• Selected passage

— BEGIN —

Storage Engine: InnoDB

Page Structure

InnoDB manages data in pages (default 16KB):
Page (16KB)
├── Page Header
├── Infimum + Supremum Records
├── User Records (data rows)
├── Free Space
├── Page Directory
└── Page Trailer

Buffer Pool

-- Check buffer pool size
SHOW VARIABLES LIKE 'innodb_buffer_pool_size';

-- Set buffer pool size (in bytes)
SET GLOBAL innodb_buffer_pool_size = 2147483648;  -- 2GB
Buffer Pool Benefits:
  • Caches frequently accessed pages
  • Reduces disk I/O
  • Improves query performance
Recommended buffer pool size: 60-80% of available RAM for dedicated DB servers

Performance Optimization

Query Optimization Techniques

1. Limit Result Sets

-- Use LIMIT for pagination
SELECT * FROM users 
ORDER BY created_at DESC 
LIMIT 20 OFFSET 0;

-- Better: Use WHERE with index
SELECT * FROM users 
WHERE id > 1000
ORDER BY id 
LIMIT 20;

2. Avoid SELECT *

-- BAD
SELECT * FROM users WHERE id = 1;

-- GOOD
SELECT id, name, email FROM users WHERE id = 1;

3. Use EXISTS Instead of IN

-- Less efficient
SELECT * FROM employees 
WHERE department_id IN (SELECT id FROM departments WHERE name = 'IT');

-- More efficient
SELECT * FROM employees e
WHERE EXISTS (
    SELECT 1 FROM departments d 
    WHERE d.id = e.department_id AND d.name = 'IT'
);

4. Optimize JOIN Operations

-- Use small table as driving table
SELECT /*+ LEADING(d e) */ e.name, d.department_name
FROM departments d
INNER JOIN employees e ON d.id = e.department_id
WHERE d.name = 'IT';
Join Limit: Avoid joining more than 3 tables. For complex queries, consider:
  • Denormalization
  • Caching
  • Query splitting

Index Design Principles

✓ Columns in WHERE clauses ✓ Columns in JOIN conditions ✓ Columns in ORDER BY/GROUP BY ✓ Foreign key columns ✓ Frequently queried columns
✗ Columns with few distinct values ✗ Tables with frequent INSERT/UPDATE/DELETE ✗ Columns rarely used in queries ✗ Small tables (< 1000 rows) ✗ Columns with large data types (TEXT, BLOB)

— END —

• Data shown
— BEGIN —

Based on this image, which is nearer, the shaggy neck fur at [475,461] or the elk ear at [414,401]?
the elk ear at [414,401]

— END —

• Your objective
According to the InnoDB notes, what buffer pool size is recommended for dedicated DB servers? Answer from the InnoDB notes alone, without drawing on the material.

• Task output
60-80% of available RAM.